Beştepe Millet Kongre ve Kültür Merkezi’nde yapılan TRT Ortak İmali “İyi ki Varsın Eren: Kesişme” sinemasının galasına katıldıktan sonra Maçka ilçesinin Köprüyanı Mahallesi’ndeki konutuna dönen anne Bülbül, sinema ile ilgili izlenimlerini, AA muhabiri ile paylaştı.
Bülbül, sineması Cumhurbaşkanı Recep Tayyip Erdoğan ile birlikte izlediklerini tabir ederek, “Yavrumun sinemasının galasını izledim lakin bir anne olarak hayatımızı izledim. Eren, kıpır kıpır bir çocuktu. Hele o Eren’i oynayan küçük oyuncular, tıpkı Eren’i görmüş üzere oldum.” diye konuştu.
Ayşe Bülbül, sineması izlerken kendisinin ve şehit Gedik’in eşi Cemile Gedik’in çok duygulandığını, Cumhurbaşkanı Recep Tayyip Erdoğan’ın da onlarla birlikte gözyaşı döktüğünü anlattı.

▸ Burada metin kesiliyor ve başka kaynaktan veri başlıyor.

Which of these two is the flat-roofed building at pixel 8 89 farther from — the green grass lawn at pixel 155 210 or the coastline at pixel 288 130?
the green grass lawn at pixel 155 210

“Cumhurbaşkanımızla birebir sırada oturduk.” diyen Bülbül, şöyle devam etti:
“Şehidimiz Ferhat Gedik’in eşi bir yanında ben de Eren’in annesi olarak öbür yanında oturduk bizim döktüğümüz gözyaşını Cumhurbaşkanımız da tıpkı formda döktü. Biz ne kadar ağladıysak o bizden çok ağladı. Biz yeniden sağa sola döndük yaşımızı sildik lakin o önündeki masadan peçete alarak gözyaşlarını sildi. Bizim hayatımızı izleyip de Cumhurbaşkanımızın üzüldüğünü görünce acım bir ise orada ikiye katlandı. Orada Cumhurbaşkanımızla birlikte bizimle birlikte ne beşerler gözyaşı döktü. Ne bakanlarımız, milletvekillerimiz, belediye liderlerimiz birebir benim üzere gözyaşı döktü ancak ben bir anneydim daha berbat oldum.”
Anne Bülbül, filimden etkilendiği kısımları aktararak, şunları söyledi:
“Filmde bütün kısımları başından sonuna kadar izlediğim için berbat oldum. Hala kendimde değilim. Kendi istikrarımı sağlayamıyorum. Evladımın 1 Ocak doğum günü. Emrah ağabeyini arayıp Eren’e pasta yaptırıp getir, üzerine de not yazdır dedim. Ben evladımın 4 yıldır doğum gününü kutluyorum. Kardeşleri alıyorlar pastayı ortalarına yemiyorlar. Hiçbir tanesi dokunmuyor pastaya. 13 tane evladımın birini vatana şehit verdim. Büyüttüğüm evladımdan gururluyum, onun yapmış olduğundan gururluyum. Eren, bugün yaşasaydı 20 yaşını dolduracaktı, o denli bir evladın annesi olduğum için gururluyum. Emeğim helali beğenilen olsun ben ona hakkımı helal ediyorum, o sanki bana evlatlık hakkını helal edecek mi?”
“Ben orada Eren’i hakikaten gördüm”
Kendisini en çok etkileyen kısmın, oğlunun yevmiye aldıktan sonra markete gittiği sahne olduğunu tabir eden Bülbül, “Beni en çok etkileyen kısım benim yavrumun yevmiye aldıktan sonra markete gidiyor, aldığı makarnaları kardeşlerine getirdiği kısım ve son kısımda çeşme başında sırt üstü Eren’in vurulup düşmesiyle gözlerinin açık kalması. Ben orada ne olduğumu anlamadım, hayattan koptum, ben orada Eren’i sahiden gördüm. O kadar üzüldüm o kadar üzüldüm. Sanki Eren’im evladımın vefatına sebep olanlarda bir lokma üzüldüler mi?” diye konuştu.
Bülbül, “Bir çocuğu yalnızca doğurmak, orada köy kaidelerinde büyütmek, hiçbir anne ve babanın tercihi olamaz. Ben onları çok yokluk içinde büyüttüm. Eşimi kaybedene kadar çok keyifli, dört dörtlük bir aileydik, huzuruyduk, ne vakit ki eşimi kaybettim, bir yıl sonra Eren’imi şehit verdim, benim dünyam başıma yıkıldı.” tabirlerini kullandı.
Anne Bülbül, sinemada emeği geçen üretimci Mustafa Uslu ve grubu başta olmak üzere herkese teşekkür ederek, “Acı acıdır lakin Eren’in akabinde benim için en pahalı ve değerli çekilen bu sinema oldu.” dedi.